--- Extrahierter Text ---
Diese Feststellungen führten zu einer Steuerfahndungsprüfung beim Kläger, als deren Ergebnis der Beklagte und Revisionsbeklagte (das FA) davon ausging, der Kläger habe persönlich von einem namentlich nicht näher bekannten Lieferanten Waren bezogen und sie an die Firma K weitergeliefert. Bezüglich der weitergelieferten Waren steht fest, daß sie nicht aus sonstigen Einkäufen des Klägers stammen können. Jedoch wurden die Waren beim Kläger zwischengelagert. Ihre Anlieferung bei der Firma K durch den Kläger und die dortige Verarbeitung sind unstreitig.
Die Steuerfahndung stellte daneben Rechnungen der X-AG über Direktlieferungen von Waren an den Kläger fest. Diese Rechnungen sah das FA als fingiert an.
Das FA behandelte die X-AG, Basel, als Basisgesellschaft des Klägers, die bei einem Baseler Rechtsanwalt residierte und lediglich zum Zwecke der Gewinnverlagerung in den Lieferverkehr eingeschaltet worden sei. Die Beteiligungsverhältnisse an der X-AG sind allerdings ungeklärt.
--- Bereitgestellte Daten ---
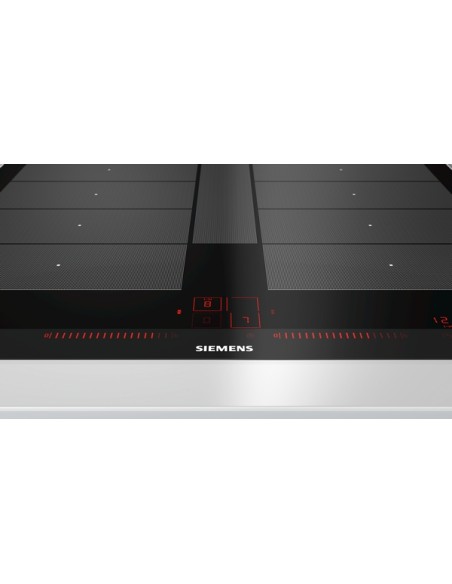 PLACA DE INDUCCION 60cm EN NEGRO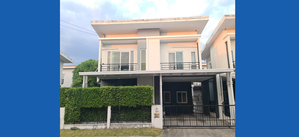 บ้าน ขาย คุ้มกว่าหลังใกล้เคียง ขายบ้านแฝดคาซ่าซิตี้ดอนเมือง สมานบ้านใกล้ITSquareหลักสี่ บ้านแฝดใกล้โรบินสันศรีสมาน บ้านใกล้รถไฟฟ้าสายสีแดงดอนเมือง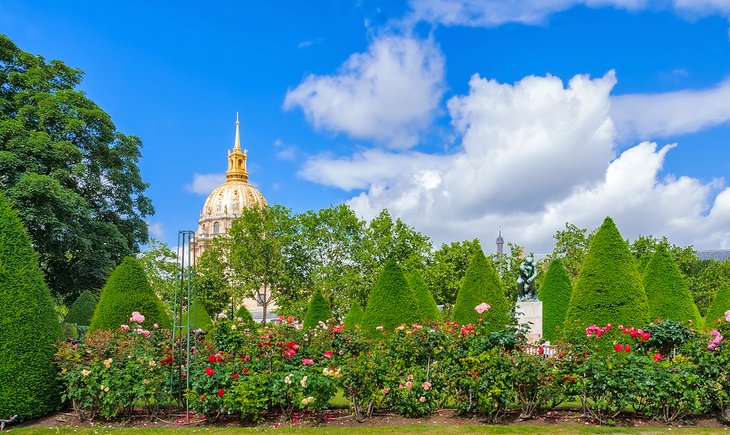 Museo-Rodin-1 31 Atracciones turísticas de París recomendadas por expertos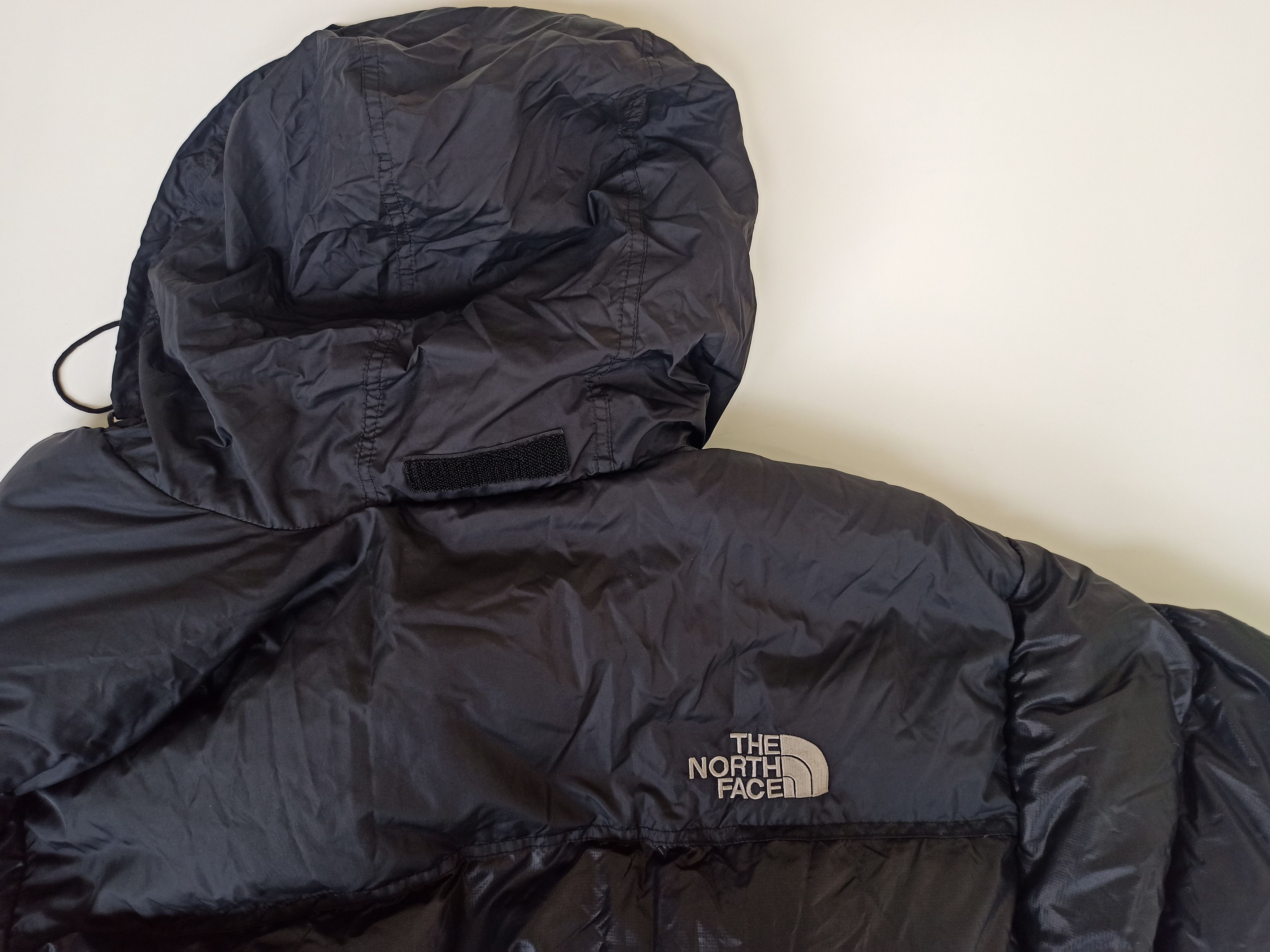 The North Face × Vintage The North Face 700 Nutpse Down Jacket Puffer Size US L / EU 52-54 / 3 - 7 Thumbnail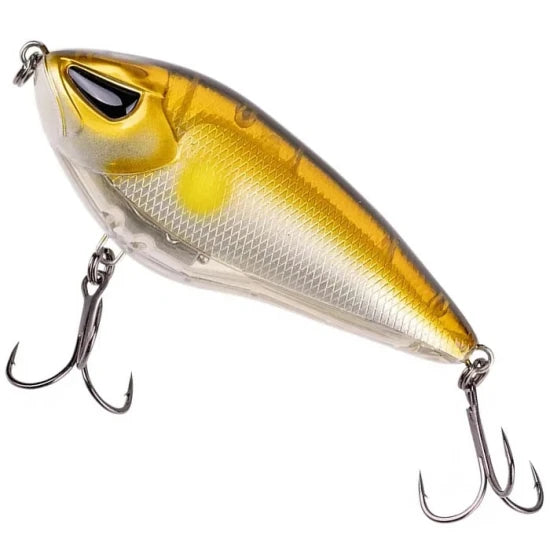 Vobler Zeck Rogue Glider, Ayu, 8cm, 25g
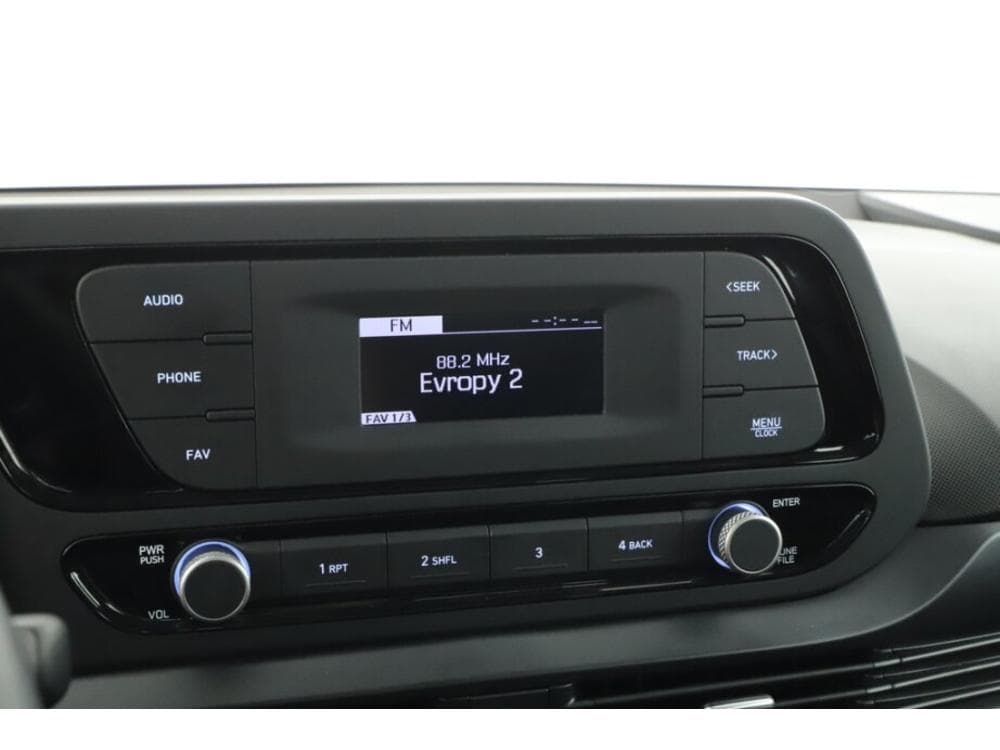 2023 Hyundai Bayon - 9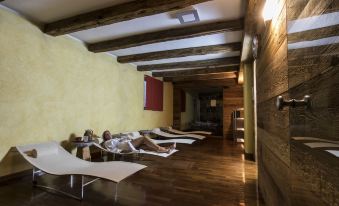 Hotel Walser Courmayeur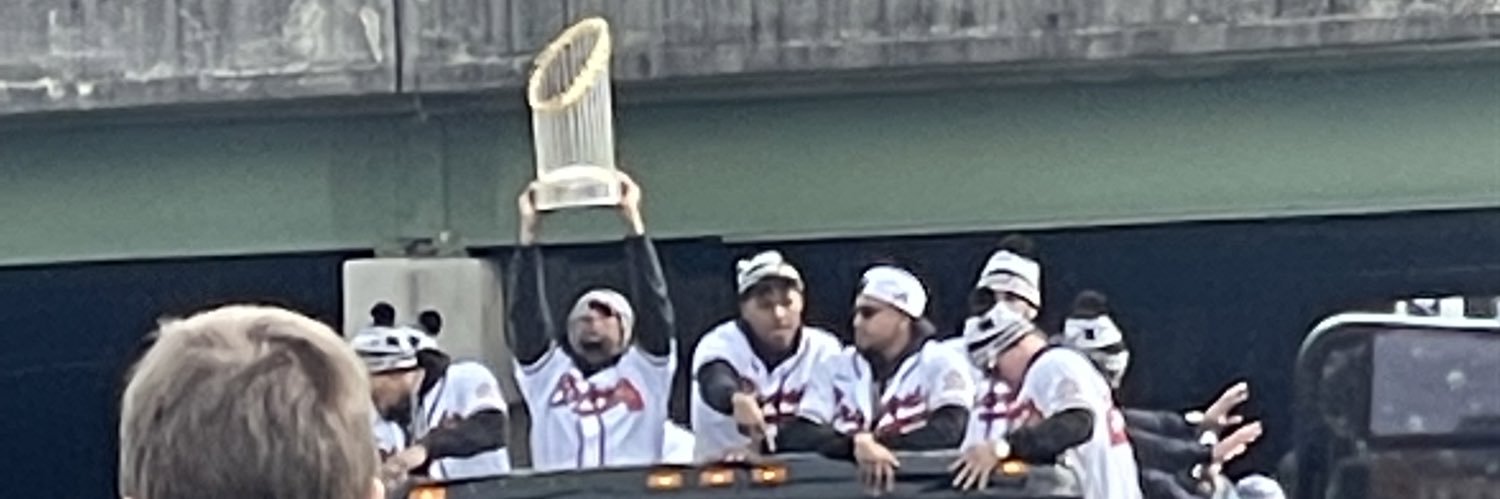 It’s Only Me banner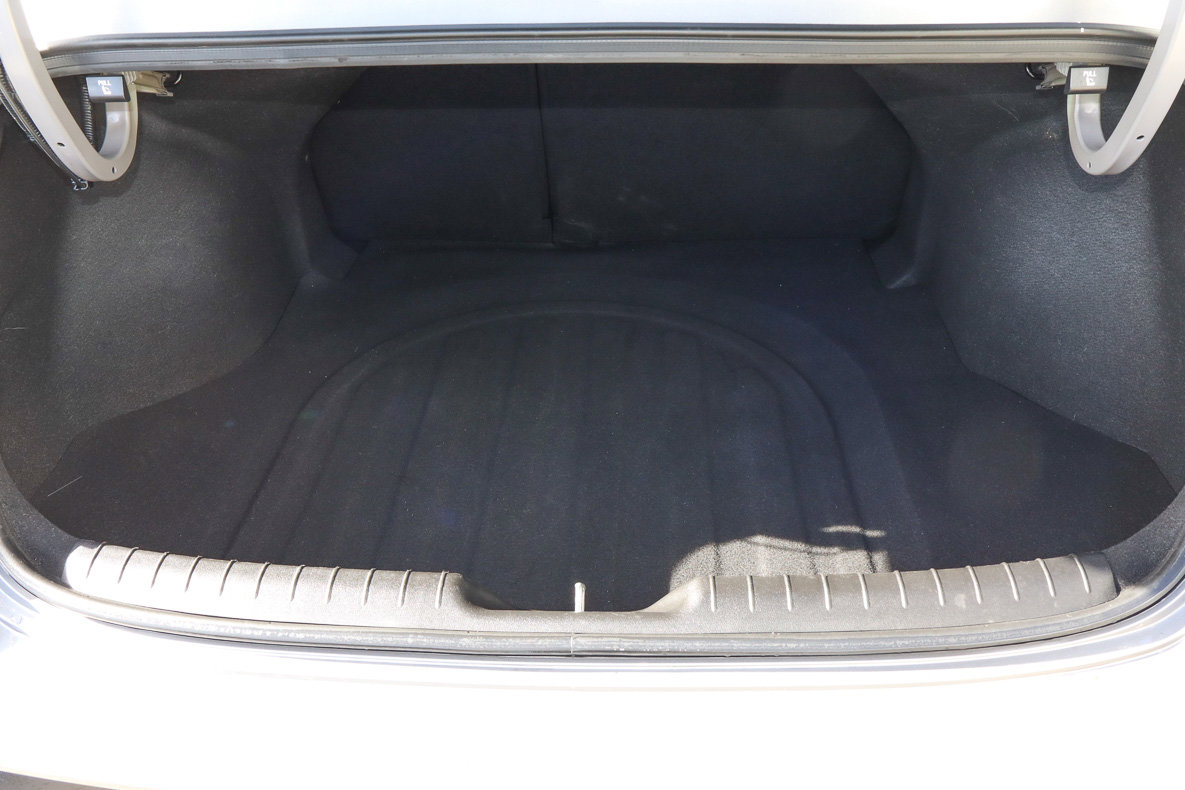 Used 2025 Hyundai Elantra SEL FWD image 18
---
**Zu erledigende Aufgaben**.
A: Aktualisiere den Text zur Steuerfahndungsprüfung von „Diese Feststellungen führten“ bis „Verarbeitung sind unstreitig.“, indem du „Firma K“ durch „Firma Z“ ersetzt.
B: Führe den Text zur Steuerfahndungsprüfung im Anschluss an seinen letzten Satz weiter.

**Lösungen**.
A:
Diese Feststellungen führten zu einer Steuerfahndungsprüfung beim Kläger, als deren Ergebnis der Beklagte und Revisionsbeklagte (das FA) davon ausging, der Kläger habe persönlich von einem namentlich nicht näher bekannten Lieferanten Waren bezogen und sie an die Firma Z weitergeliefert. Bezüglich der weitergelieferten Waren steht fest, daß sie nicht aus sonstigen Einkäufen des Klägers stammen können. Jedoch wurden die Waren beim Kläger zwischengelagert. Ihre Anlieferung bei der Firma Z durch den Kläger und die dortige Verarbeitung sind unstreitig.

B:
Unbekannt geblieben ist auch, wer der eigentliche Lieferant des Klägers war und woher die gelieferten Waren stammen. Dies beruht im wesentlichen darauf, daß auch bei einer Durchsuchung der Räume des Klägers kein Schriftverkehr zwischen ihm und der X-AG bzw. zwischen ihm und dem eigentlichen Lieferanten aufgefunden worden war. Der Kläger gibt als Erklärung dafür an, der Schriftverkehr sei bei einem Einbruch gestohlen worden. Der Einbruch sei schon damals der Polizei gemeldet worden. Soweit die an den Kläger gerichteten Rechnungen Angaben über Spediteure und Auslieferungslager enthielten, erwiesen sie sich bei entsprechenden Nachforschungen als falsch.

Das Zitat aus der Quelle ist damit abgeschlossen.